Program: Oral and Poster Abstracts
Type: Oral
Session: 653. Myeloma: Therapy, excluding Transplantation: Novel Therapy for Relapsed Myeloma
Hematology Disease Topics & Pathways:
apoptosis, Diseases, Adult, Therapies, Combinations, Biological Processes, Study Population, Clinically relevant, Myeloid Malignancies
Monday, December 9, 2019: 6:15 PM
Valencia A (W415A), Level 4 (Orange County Convention Center)

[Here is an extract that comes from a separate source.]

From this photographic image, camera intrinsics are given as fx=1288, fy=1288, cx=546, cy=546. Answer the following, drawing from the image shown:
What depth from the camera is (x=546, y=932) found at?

Nizar Bahlis, MD1, Rachid Baz, MD2, Simon Harrison, MBBS, MRCP, FRCPath, FRACP, PhD3, Hang Quach, MD4, Shir-Jing Ho, MBBS, FRACP, FRCPA, MClinTrial Res5*, Annette Juul Vangsted, MD, PhD6*, Philippe Moreau, MD7*, Simon Gibbs, FRACP, FRCPA, MBBS8*, Ahmed Hamed Salem, PhD, FCP9, Jeremy A. Ross, PhD10*, John Pesko, PhD11*, Sally Westrup12*, Jenny Vue12*, Paulo C. Maciag, MD, PhD11*, Orlando F. Bueno, MD, PhD10 and Jonathan L. Kaufman, MD13

1Arnie Charbonneau Cancer Research Institute, University of Calgary, Calgary, AB, Canada
2Moffitt Cancer Center, Tampa, FL
3Department of Haematology, Peter MacCallum Cancer Centre, Melbourne, Australia
4University of Melbourne, St Vincent's Hospital Melbourne, Melbourne, Australia
5Department of Haematology, St George Hospital, Sydney, Australia
6Department of Hematology, Rigshospitalet, Copenhagen, Denmark
7Clinical Hematology, University Hospital Hôtel-Dieu, Nantes, France
8Department of Haematology, Monash University Eastern Health Clinical School, Melbourne, Australia
9AbbVie, North Chicago, IL
10AbbVie, Inc., North Chicago, IL
11AbbVie Inc., North Chicago, IL
12AbbVie, Inc, North Chicago, IL
13Winship Cancer Institute, Emory University School of Medicine, Atlanta, GA

Background: Novel and more effective therapies for multiple myeloma (MM) have led to increasing overall survival, but most patients (pts) will eventually relapse or become refractory (RR). The proteasome inhibitor (PI) bortezomib (V), the anti-CD38 antibody daratumumab (D), and dexamethasone (d) are key agents for combination therapy in first-line and RR settings. Venetoclax (Ven) is a highly selective, potent, oral BCL-2 inhibitor that induces apoptosis in BCL-2-dependent MM cells in vitro. Encouraging clinical efficacy has been observed with Ven monotherapy in t(11;14) pts, and with VenV in pts irrespective of disease genetic background. In view of MM intraclonal heterogeneity, the addition of D to Ven +/- PI is postulated to further enhance antitumor activity of Ven-based regimens in RRMM.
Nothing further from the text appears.